**O que fazer**: Indique se cada afirmação a seguir concorda com o texto sobre Sérgio Cabral. Responda sim ou não e cite literalmente as palavras do texto que decidem a questão. 1. Cabral foi reeleito no primeiro turno. 2. Os manifestantes diante do edifício no Leblon pedem a renúncia de Cabral. 3. A implantação das UPPs levou à prisão de vários bandidos.

**Texto para leitura**:
>>>>

O naufrágio político do governador Sérgio Cabral é um desses enigmas transparentes da política brasileira.
Como alguém que, há três anos, foi reeleito no primeiro turno, com o maior percentual de votos dado a um governador naquela eleição – 66,06% - pode desabar dessa maneira?Em questão de semanas, saiu do paraíso da popularidade para o inferno da rejeição pública, sem escalas. Sitiado em sua própria casa, não desfruta sequer da solidariedade dos vizinhos.
Não pode sair de casa e seu direito constitucional de ir e vir está suspenso. Os grupos de manifestantes organizados, postados dia e noite em frente a seu edifício no Leblon, querem o seu impeachment – nada menos. Um impeachment imposto pela “voz das ruas”, figura inédita no Direito brasileiro.
Voltemos ao enigma: que aconteceu de diferente entre o primeiro mandato, que gerou o triunfo espetacular da reeleição, e o segundo? A rigor, nada. O Cabral anterior era o mesmo de agora: fazia, dizia e apoiava as mesmas coisas, cercava-se das mesmas pessoas, dos mesmos auxiliares.
Era apoiado por Lula – e consequentemente pelo PT, o que explica os números triunfais de sua reeleição, num estado que sempre tratou o ex-presidente com pompa e circunstância.
Foi alçado à categoria de estadista quando da implantação das Unidades de Polícia Pacificadora (UPP) em algumas favelas cariocas (ainda que sem prender nenhum bandido).
Seu fraco por mordomias, que não começou agora, não gerou antes as reações indignadas em curso. Ao contrário, ninguém lembrou delas durante a campanha eleitoral.
Por que então o drástico e traumático rompimento com a opinião pública?
A chave evidentemente está no processo sucessório.
O PT quer o cargo e o PMDB de Cabral não quer entregá-lo. Há um acordo, selado com Lula e Dilma, de que o partido continuaria a ter apoio do PT para a sucessão de Cabral, que apoia seu vice, Pezão.
Com a popularidade anterior, Cabral não apenas elegeria Pezão, como voltaria sem dificuldades ao Senado. Hoje, nem sai de casa - e, quando sai, não sabe se volta. Pezão já deve estar procurando outro emprego.
O cenário dá a medida da facilidade com que se constroem e destroem reputações, nestes tempos de facebook e twitter, que o PT aprendeu a manejar com maestria, aparelhando blogues e sites, internet afora, com o apoio de numerosas ONGs, sustentadas por verbas públicas, como a notória Fora do Eixo.

<<<<

**Dados fornecidos**:

>>>>

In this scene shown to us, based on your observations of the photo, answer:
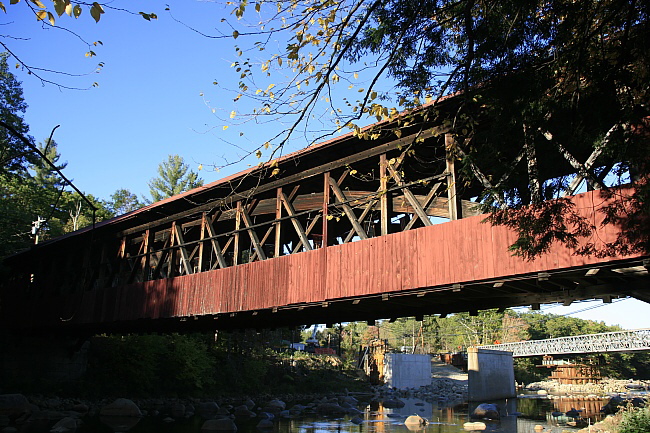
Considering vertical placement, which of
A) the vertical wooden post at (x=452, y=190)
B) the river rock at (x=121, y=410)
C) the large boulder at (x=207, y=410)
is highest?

<<<<
>>>>

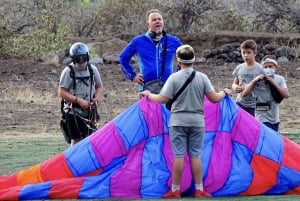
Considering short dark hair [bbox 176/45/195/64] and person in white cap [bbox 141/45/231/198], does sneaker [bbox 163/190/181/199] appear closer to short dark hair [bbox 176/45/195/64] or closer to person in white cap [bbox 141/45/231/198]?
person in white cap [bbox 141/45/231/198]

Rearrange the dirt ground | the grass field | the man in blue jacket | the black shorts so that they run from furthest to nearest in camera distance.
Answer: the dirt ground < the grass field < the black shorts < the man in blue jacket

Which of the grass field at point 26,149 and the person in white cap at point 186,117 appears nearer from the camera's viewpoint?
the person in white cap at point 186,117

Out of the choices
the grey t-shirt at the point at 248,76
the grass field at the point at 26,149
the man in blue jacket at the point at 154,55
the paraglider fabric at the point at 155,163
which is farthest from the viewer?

<<<<

**Resposta da tarefa**:
1. Sim: "foi reeleito no primeiro turno"
2. Não: "querem o seu impeachment – nada menos"
3. Não: "ainda que sem prender nenhum bandido"